Dr. David Huntsman with Dr. Melissa McConechy, first author of the published JNCI paper
Terry Fox-funded cancer researchers in BC led an international study to develop a new method to improve diagnosis of a rare sub-type of ovarian cancer that has been notoriously difficult to accurately identify. The team has created an algorithm to diagnose and predict the clinical course of granulosa cell cancers of the ovary.
“Effective cancer treatments rely on having an accurate diagnosis in the first place, and the results of our research underline the importance of this,” says lead investigator Dr. David Huntsman, the Dr. Chew Wei Memorial Professor of Gynecologic Oncology at the University of British Columbia and scientific leader of OVCARE, British Columbia’s multidisciplinary ovarian cancer research program.

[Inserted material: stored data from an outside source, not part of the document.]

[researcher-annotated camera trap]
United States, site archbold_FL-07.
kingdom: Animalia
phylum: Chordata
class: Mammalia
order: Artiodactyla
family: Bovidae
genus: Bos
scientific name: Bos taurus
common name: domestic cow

Outcomes for adult-type granulosa cell tumours (AGCTs), which make up 3-5% of ovarian cancers, seemed to be all over the place. While standard diagnosis of AGCT is based on how tumour tissue appears under a microscope, recent research found that many AGCTs had a mutation in the FOXL2 gene. The Vancouver-based team wanted to study this genetic aspect in more detail to see if FOXL2 could be used as a robust marker for the disease.

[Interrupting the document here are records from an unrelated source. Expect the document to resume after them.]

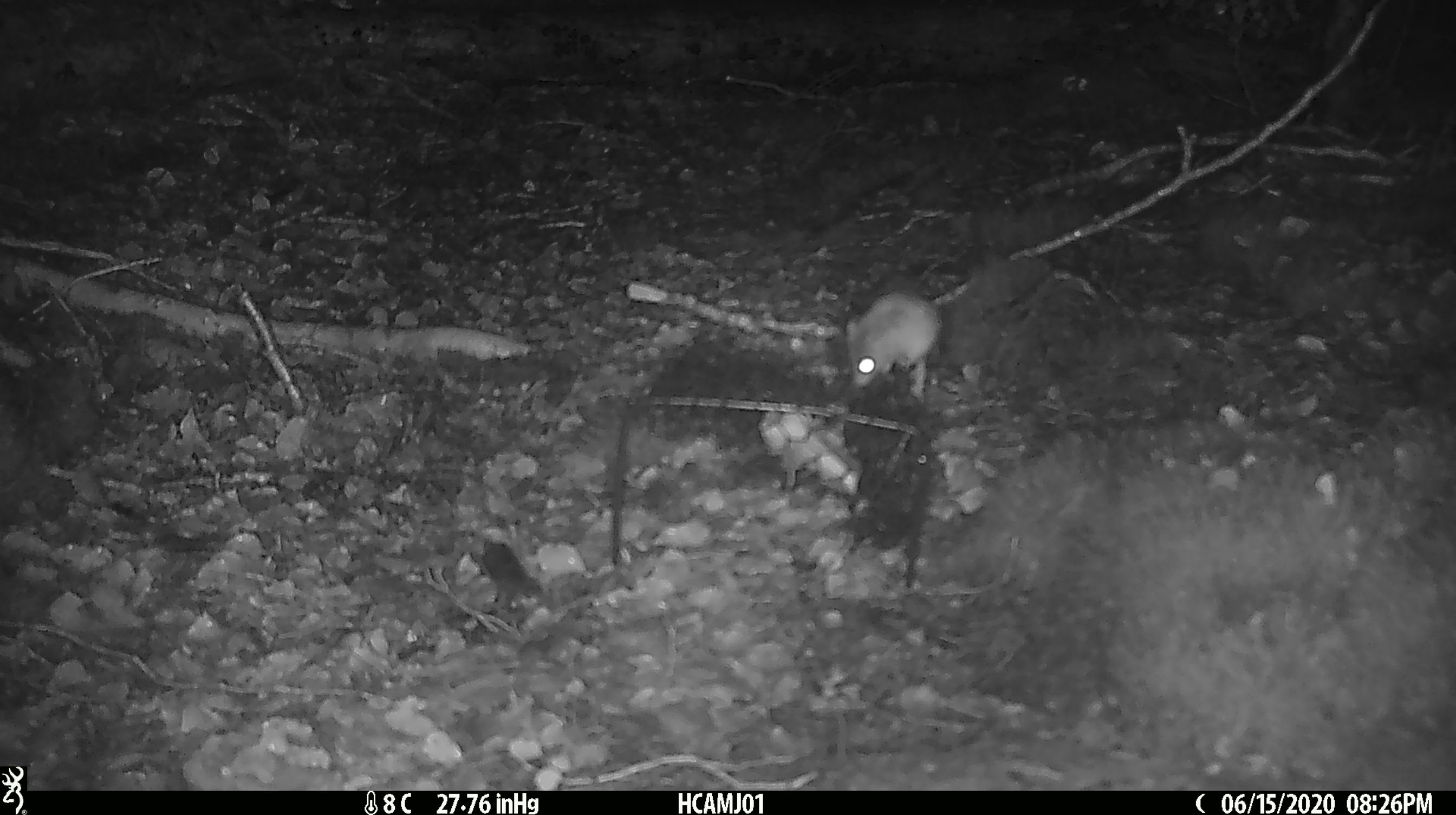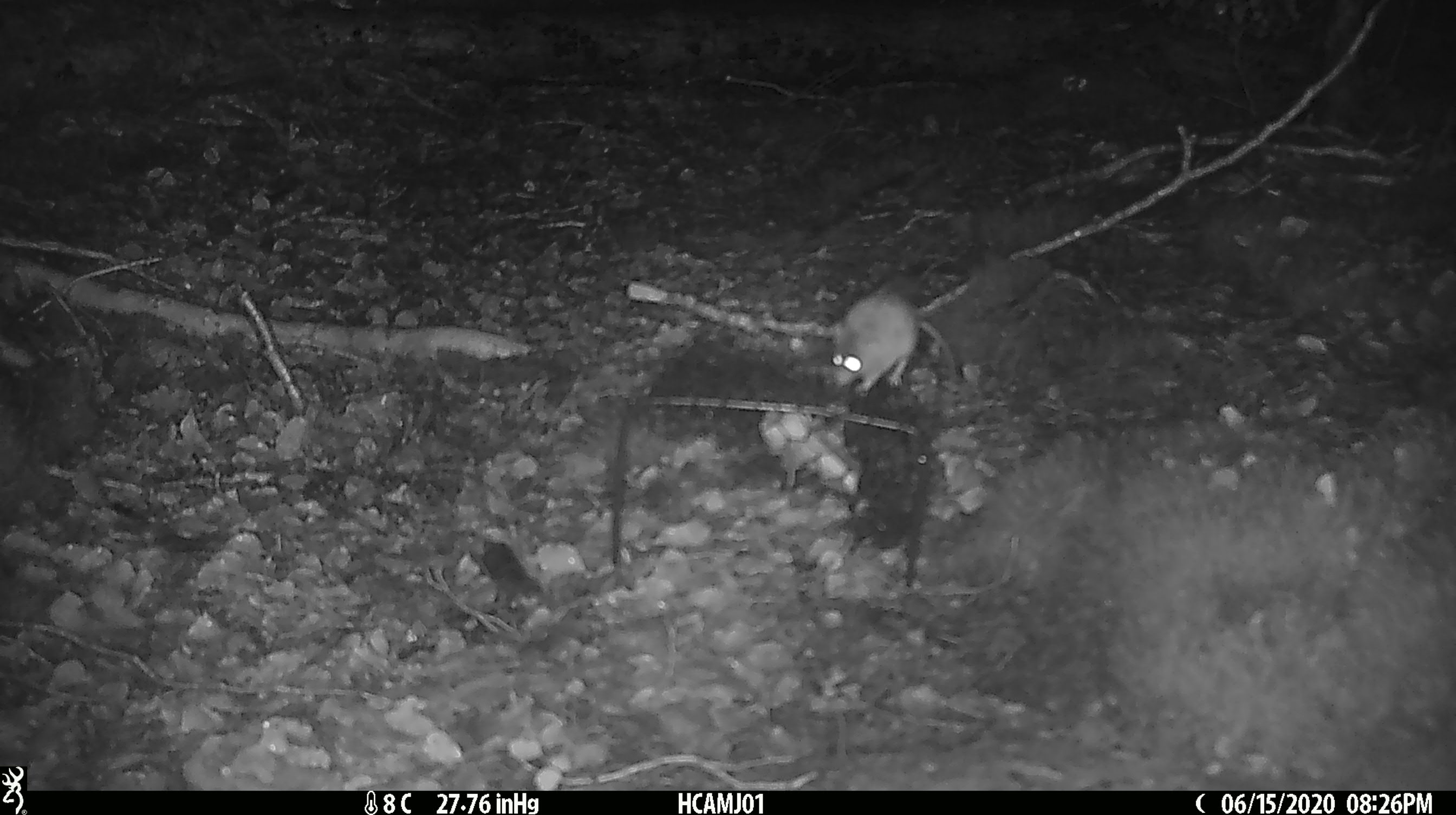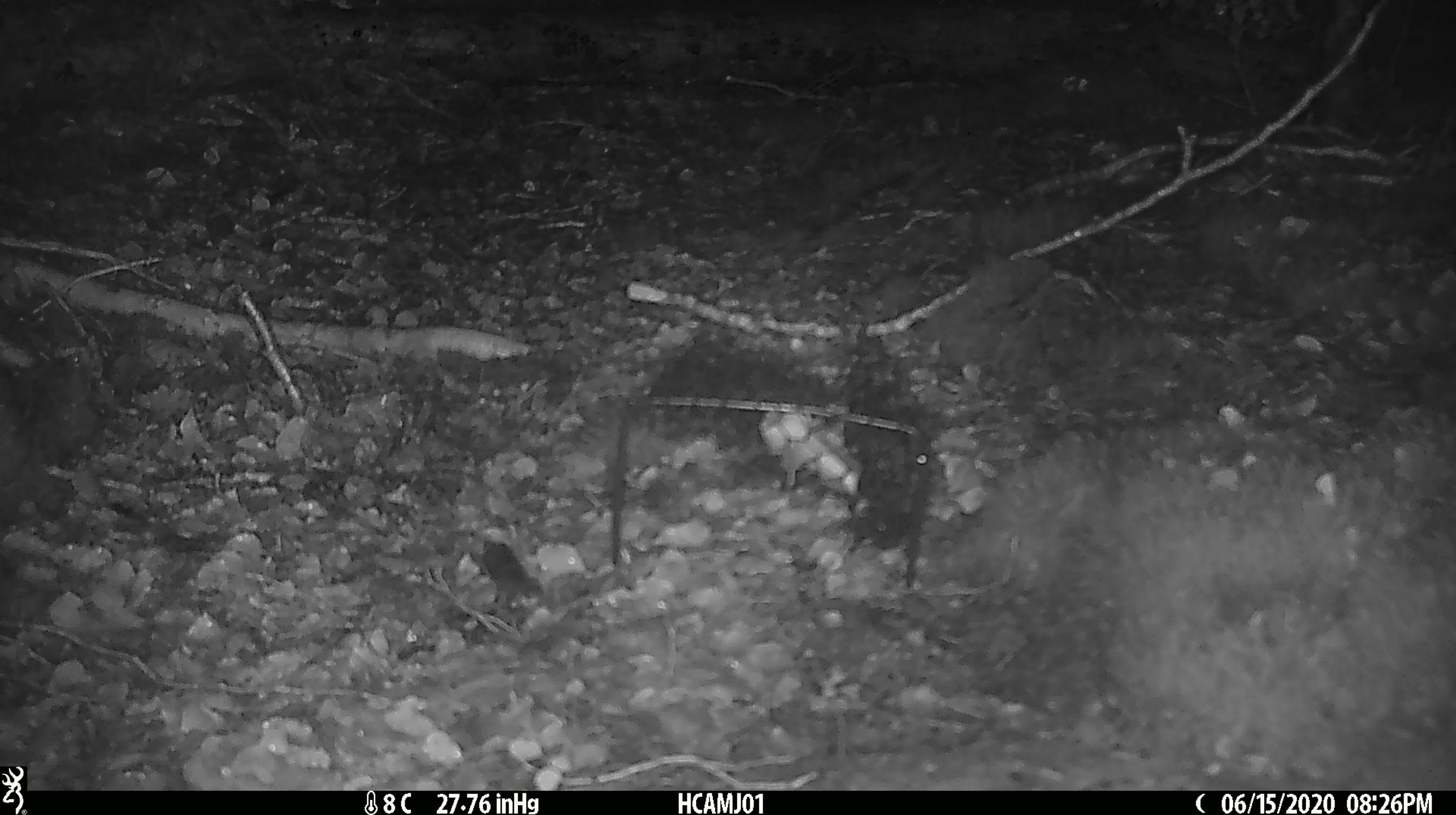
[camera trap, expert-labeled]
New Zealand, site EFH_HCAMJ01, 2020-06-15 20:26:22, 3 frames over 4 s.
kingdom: Animalia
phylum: Chordata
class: Mammalia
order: Rodentia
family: Muridae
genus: Mus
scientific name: Mus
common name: mouse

For their study, the group used historical cases of tumours categorized as AGCT of the ovary from three major European centres. “While the cases we examined had the most accurate diagnosis possible at the time, our team found that about 20 per cent were actually of different sub-types of ovarian cancer. By assessing only the true cases of AGCT, a clearer picture emerged: the survival rates were very high for those with true AGCT and more than 95 per cent of those cases had a mutation in the FOXL2 gene, making it a disease defining marker to use in diagnosis,” explains Dr. Huntsman.

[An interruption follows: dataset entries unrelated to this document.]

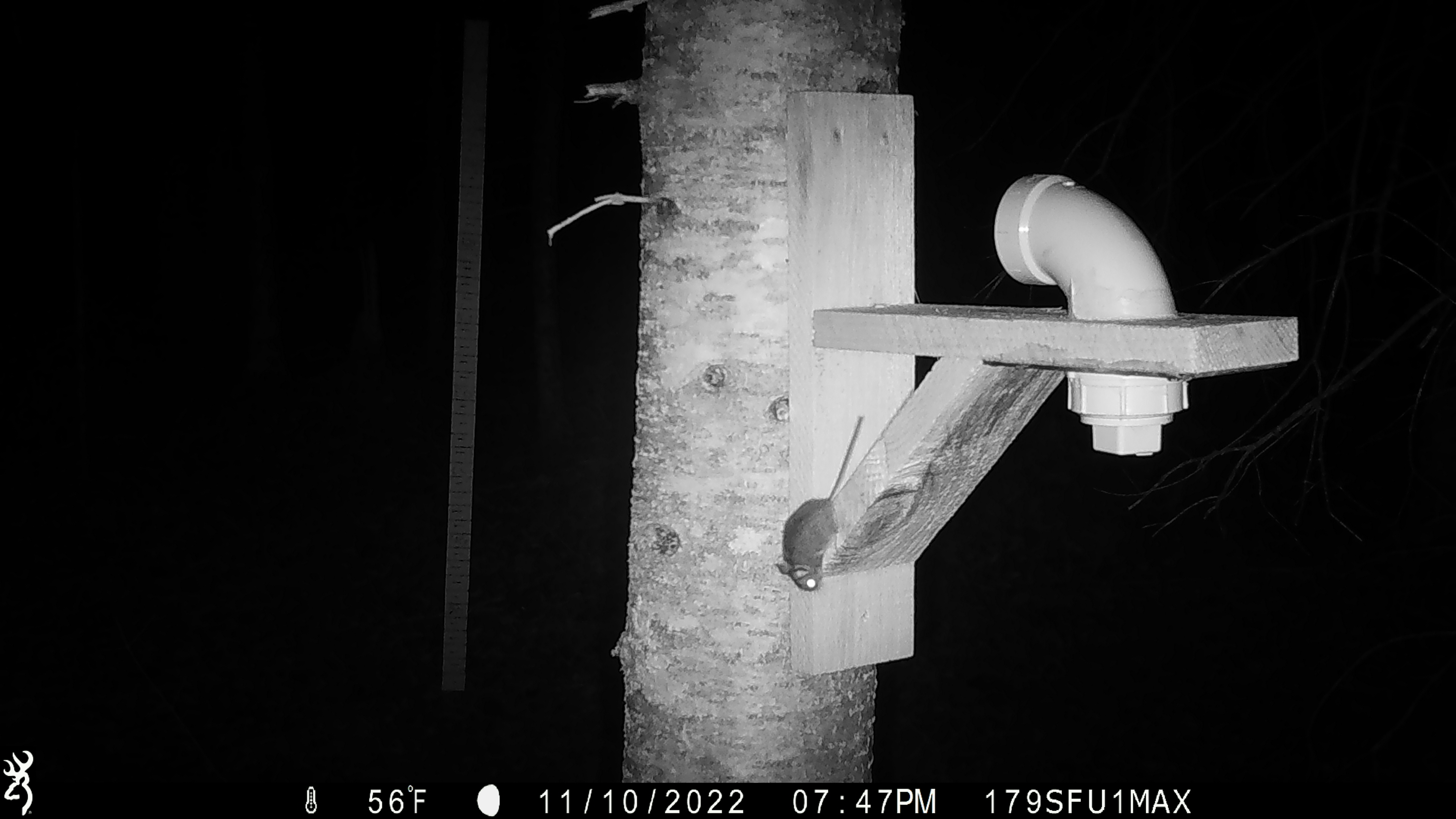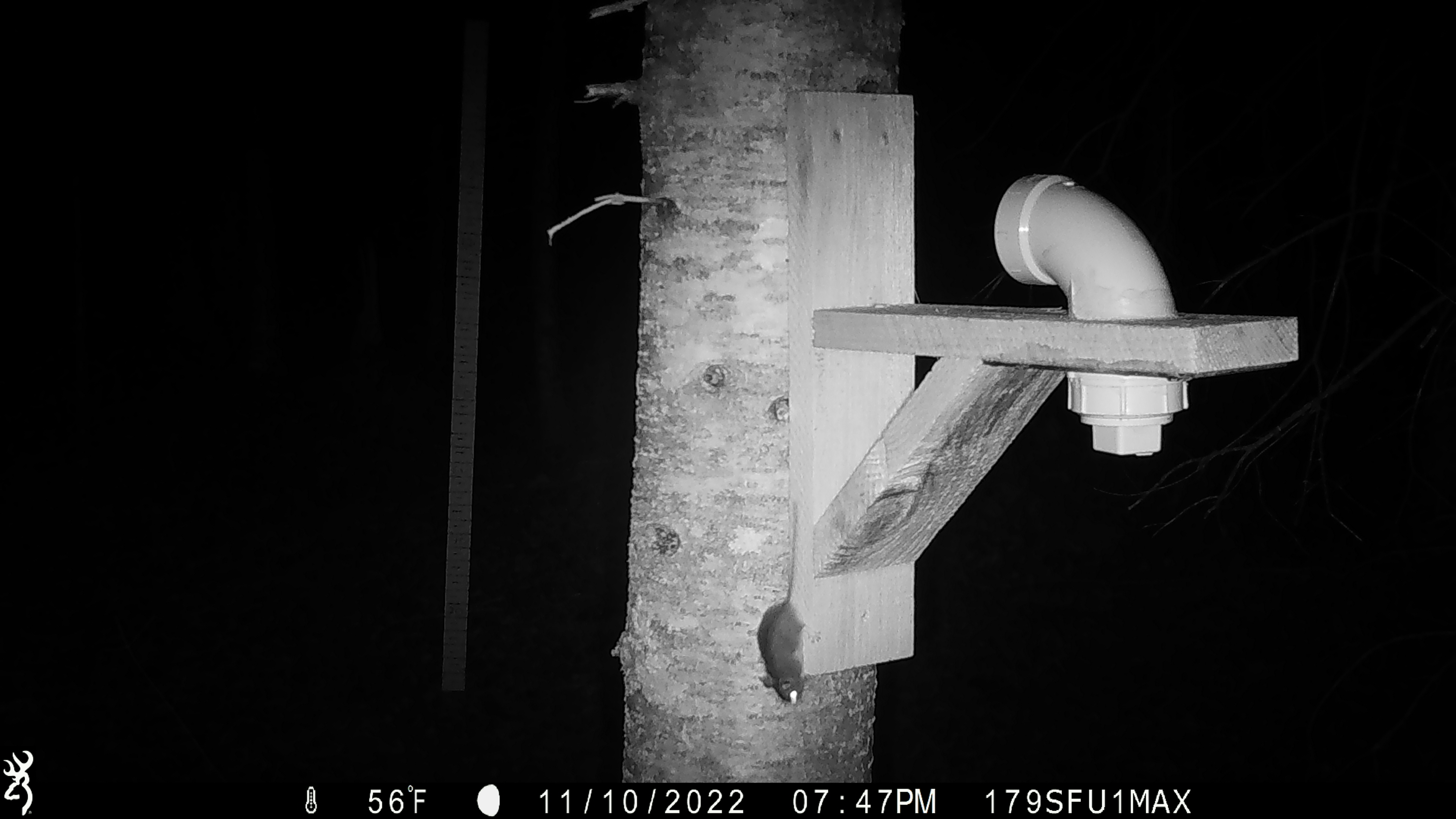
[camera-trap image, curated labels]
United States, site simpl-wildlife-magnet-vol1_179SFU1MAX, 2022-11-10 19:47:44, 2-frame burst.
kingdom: Animalia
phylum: Chordata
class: Mammalia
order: Rodentia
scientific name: Rodentia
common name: mouse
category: mouse sp.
Mouse sp. (mouse) (Rodentia).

The majority of deaths attributed to AGCT in the study were actually caused by aggressive forms of other types of ovarian cancer, says Dr. Huntsman, head of TFRI’s New Frontiers Program Project Grant in the Genomics of Forme Fruste Tumours. The project studies rare tumours; historically, research on these kinds of tumours has yielded knowledge on our understanding of common cancers.
Dr. Huntsman says their research produced other important information for patients and doctors. “For those with true AGCT we realize that the prognosis is actually very good, removing a great deal of stress for patients and their families. For those who might have previously been diagnosed with AGCT, but who actually have a different form of ovarian cancer, this method will prompt clinicians to follow-up with further tests for an accurate diagnosis and ensure a more appropriate treatment plan. We wrote the paper with future patients in mind and hope it will be used by health care providers to help explain the implications of this diagnosis and in many cases mitigate the fear that comes with a cancer diagnosis.”
The research paper was published online in June 2016 in the Journal of the National Cancer Institute.
The Terry Fox New Frontiers Program Project Grant in the Genomics of Forme Fruste Tumours has been funded by the Terry Fox Research Institute since 2010. Forme Fruste tumours are rare and unusual tumours that can pose a huge challenge to clinicians due to the low prevalence of each individual disease. Historically, research on rare cancers has directly impacted the way more common cancers have been studied and understood.
Launched in October 2007, The Terry Fox Research Institute is the brainchild of The Terry Fox Foundation and today functions as its research arm. TFRI seeks to improve significantly the outcomes of cancer research for the patient through a highly collaborative, team-oriented, milestone-based approach to research that will enable discoveries to translate quickly into practical solutions for cancer patients worldwide. TFRI collaborates with over 70 cancer hospitals and research organizations across Canada. TFRI headquarters are in Vancouver, BC. www.tfri.ca
OVCARE (www.ovcare.ca) is British Columbia’s multidisciplinary and multi-institutional ovarian cancer research team. OVCARE operations including the work described in this manuscript are performed at the BC Cancer Agency and the Vancouver General Hospital. In addition to peer reviewed funding from TFRI and other agencies, OVCARE is generously supported by the BC Cancer Foundation, the Vancouver General Hospital and UBC Hospital Foundation and UBC Faculty of Medicine.